To test your implementation, run the following command:

 

ant –Dchord.work.dir=<dir> pa

 

This command will perform both Step 1 and Step 2.  Upon successful completion, it will produce files VH.txt, FH.txt, HFH.txt, and IM.txt in the working directory.  If it does not, then inspect file log.txt to figure out what went wrong.  These four files produced by a reference implementation have already been supplied to you for the three example Java programs under chord/asgn/tests/ in their respective working directories.  To prevent over-writing, they are named VH.correct.txt, FH.correct.txt, etc.  Note that the order of the tuples in the four files produced by your implementation need not be the same as that in those produced by the reference implementation.  You can sort all files (e.g. using the sort utility in Unix) and then compare them (e.g. using the diff utility in Unix).

 

To fix syntactic errors in your Datalog program, run the command:

 

ant –Dchord.work.dir=<dir> -Dchord.dlog.file=asgn/dlog/pa.dlog solve

 

This command presumes that all input program relations declared in the Datalog program exist in *.bdd files in the working directory.  It will print all syntactic errors in your Datalog program to standard output even if the input relations are not present but in this case it will assume that the input relations are all empty, thereby giving incorrect output relations (in files VH.bdd, FH.bdd, etc.)

 

To fix semantic errors in your Datalog program, run the command:

 

ant –Dchord.work.dir=<dir> -Dchord.dlog.file=asgn/dlog/pa_debug.dlog debug

 

This will start a command-line interpreter.  You can now query the contents of a relation, e.g.:

 

            FH(f,h)?

 

This will print to standard output something of the form:

 

(f=<java.lang.Float: java.lang.Class class>(174), h=java/lang/Float.java:112: $r1 = new java.lang.Class(360))

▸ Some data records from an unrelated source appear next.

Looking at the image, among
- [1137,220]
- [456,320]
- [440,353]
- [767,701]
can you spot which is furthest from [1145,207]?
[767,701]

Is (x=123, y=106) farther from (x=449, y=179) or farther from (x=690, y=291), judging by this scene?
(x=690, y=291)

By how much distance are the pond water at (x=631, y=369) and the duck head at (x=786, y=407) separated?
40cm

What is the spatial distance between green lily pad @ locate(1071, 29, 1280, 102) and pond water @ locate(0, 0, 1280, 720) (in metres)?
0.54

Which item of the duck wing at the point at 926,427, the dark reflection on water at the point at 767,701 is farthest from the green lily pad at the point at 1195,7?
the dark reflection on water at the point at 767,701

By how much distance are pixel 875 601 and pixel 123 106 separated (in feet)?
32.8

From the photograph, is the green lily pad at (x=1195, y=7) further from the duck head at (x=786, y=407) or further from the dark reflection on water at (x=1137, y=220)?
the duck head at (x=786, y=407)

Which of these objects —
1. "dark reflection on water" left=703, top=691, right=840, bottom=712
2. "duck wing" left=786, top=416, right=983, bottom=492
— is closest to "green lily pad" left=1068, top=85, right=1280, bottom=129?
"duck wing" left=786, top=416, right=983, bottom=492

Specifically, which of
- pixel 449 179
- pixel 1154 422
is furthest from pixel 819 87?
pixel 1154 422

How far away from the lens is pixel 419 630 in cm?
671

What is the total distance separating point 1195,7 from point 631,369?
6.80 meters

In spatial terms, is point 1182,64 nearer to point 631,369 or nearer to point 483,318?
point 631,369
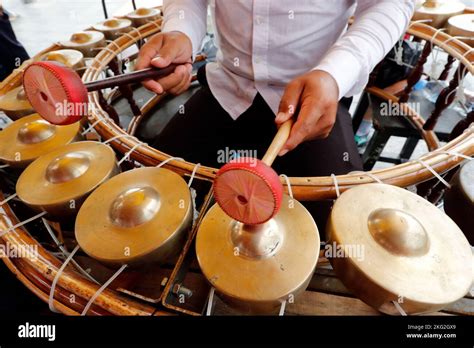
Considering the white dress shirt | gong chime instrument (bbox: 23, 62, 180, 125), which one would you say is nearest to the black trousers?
the white dress shirt

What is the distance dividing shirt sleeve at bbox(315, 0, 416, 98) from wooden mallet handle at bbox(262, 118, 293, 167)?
0.83 ft

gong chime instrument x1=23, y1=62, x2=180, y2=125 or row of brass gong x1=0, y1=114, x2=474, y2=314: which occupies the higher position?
gong chime instrument x1=23, y1=62, x2=180, y2=125

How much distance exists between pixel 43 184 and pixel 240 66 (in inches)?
30.9

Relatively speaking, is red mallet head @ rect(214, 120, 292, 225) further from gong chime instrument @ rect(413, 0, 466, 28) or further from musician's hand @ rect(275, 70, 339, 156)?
gong chime instrument @ rect(413, 0, 466, 28)

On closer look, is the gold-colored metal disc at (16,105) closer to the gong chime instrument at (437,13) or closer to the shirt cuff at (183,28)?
the shirt cuff at (183,28)

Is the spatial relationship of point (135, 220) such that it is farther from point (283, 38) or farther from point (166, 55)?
point (283, 38)

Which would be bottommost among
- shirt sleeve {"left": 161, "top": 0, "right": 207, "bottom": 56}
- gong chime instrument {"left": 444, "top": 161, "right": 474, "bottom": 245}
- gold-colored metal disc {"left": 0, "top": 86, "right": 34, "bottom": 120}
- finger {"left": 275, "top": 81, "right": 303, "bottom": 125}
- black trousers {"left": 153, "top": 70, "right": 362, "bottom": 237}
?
black trousers {"left": 153, "top": 70, "right": 362, "bottom": 237}

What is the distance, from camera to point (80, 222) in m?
0.66

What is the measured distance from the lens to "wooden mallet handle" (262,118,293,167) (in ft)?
1.94

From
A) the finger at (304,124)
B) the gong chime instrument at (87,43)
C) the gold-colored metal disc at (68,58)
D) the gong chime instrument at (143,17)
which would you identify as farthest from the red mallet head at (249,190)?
the gong chime instrument at (143,17)

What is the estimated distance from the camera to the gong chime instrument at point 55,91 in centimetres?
64

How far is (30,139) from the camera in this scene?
35.5 inches

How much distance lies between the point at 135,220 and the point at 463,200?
72 cm

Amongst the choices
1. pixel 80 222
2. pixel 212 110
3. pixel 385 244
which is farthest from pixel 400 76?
pixel 80 222
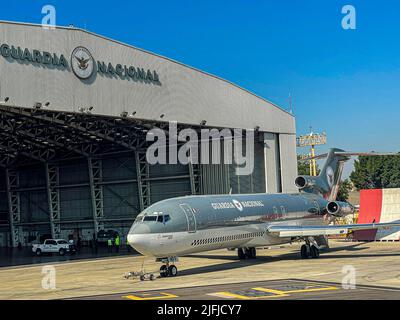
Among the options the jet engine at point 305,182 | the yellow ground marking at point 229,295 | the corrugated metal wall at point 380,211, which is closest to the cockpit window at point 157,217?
the yellow ground marking at point 229,295

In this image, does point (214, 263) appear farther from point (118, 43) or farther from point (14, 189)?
point (14, 189)

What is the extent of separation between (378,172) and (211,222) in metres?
85.0

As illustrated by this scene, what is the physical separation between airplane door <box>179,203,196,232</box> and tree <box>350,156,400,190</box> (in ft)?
278

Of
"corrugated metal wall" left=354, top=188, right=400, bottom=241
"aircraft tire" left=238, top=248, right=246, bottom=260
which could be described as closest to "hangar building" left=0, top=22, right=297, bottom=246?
"corrugated metal wall" left=354, top=188, right=400, bottom=241

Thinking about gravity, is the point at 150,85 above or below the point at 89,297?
above

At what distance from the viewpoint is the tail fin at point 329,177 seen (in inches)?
1490

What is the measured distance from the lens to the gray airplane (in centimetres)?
2302

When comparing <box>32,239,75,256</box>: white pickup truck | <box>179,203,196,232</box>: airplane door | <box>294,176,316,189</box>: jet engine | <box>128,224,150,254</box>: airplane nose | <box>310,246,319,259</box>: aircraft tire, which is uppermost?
<box>294,176,316,189</box>: jet engine

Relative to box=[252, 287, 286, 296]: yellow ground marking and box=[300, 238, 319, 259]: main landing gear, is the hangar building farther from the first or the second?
box=[252, 287, 286, 296]: yellow ground marking

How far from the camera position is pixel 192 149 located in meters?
48.2

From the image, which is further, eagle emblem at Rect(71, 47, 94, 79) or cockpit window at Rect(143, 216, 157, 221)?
eagle emblem at Rect(71, 47, 94, 79)

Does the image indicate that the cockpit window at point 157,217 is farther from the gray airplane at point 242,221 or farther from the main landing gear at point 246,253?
the main landing gear at point 246,253
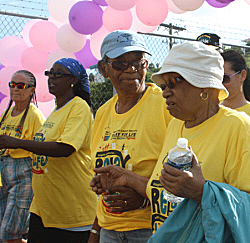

(f=<java.lang.System: java.lang.SecurityManager security>(178),h=sun/misc/Launcher.java:75: $r6 = new java.lang.SecurityManager(3431))

... [elided for brevity]

and more (3641 in total)

 

By default, only 100 arbitrary tuples in the relation will be printed.  To increase the limit, provide argument –Dchord.max.tuples=N to the above ant command, where N is the maximum number of tuples you would like to print.  Each line in the above output is a separate tuple in relation FH.  For instance, the first line states that the field named “<java.lang.Float: java.lang.Class class>” with index 174 in domain F may point to an object allocated at site “java/lang/Float.java:112: $r1 = new java.lang.Class” with index 360 in domain H.  You can relate the names of values with their indices in program domains by inspecting files *.map in the working directory.  For instance, line 361 in file H.map will be “java/lang/Float.java:112: $r1 = new java.lang.Class” (assuming the first line in the file is numbered 1 instead of 0, you need to look at line N + 1 to find the name of the value having index N).

 

Another useful interpreter command is querying whether a relation has any tuples with certain values in certain domains, e.g.:

 

FH(f,360)?

 

This will print to standard output each f such that (f,360) is a tuple in relation FH.

 

Due Date

 

April 14, 2009.

 

How to Submit?

 

You should email me (mayur.naik@gmail.com) a link to your archive, named chord.tar.gz, before 11 am on April 14, 2009.  Please omit directory chord/asgn/tests/ from the archive (especially if you email it as an attachment to me) as it consumes a lot of space.  I will run

 

ant -Dchord.work.dir=<dir> pa

 

where <dir> ranges over example Java programs similar to those provided under chord/asgn/tests/, and see if your implementation produces exactly the same points-to information and call graph (i.e. the relations in files FH.txt, VH.txt, HFH.txt, and IM.txt) as that produced by my implementation.  Please come to Koushik Sen's office on April 15, 2009 afternoon to give a demo.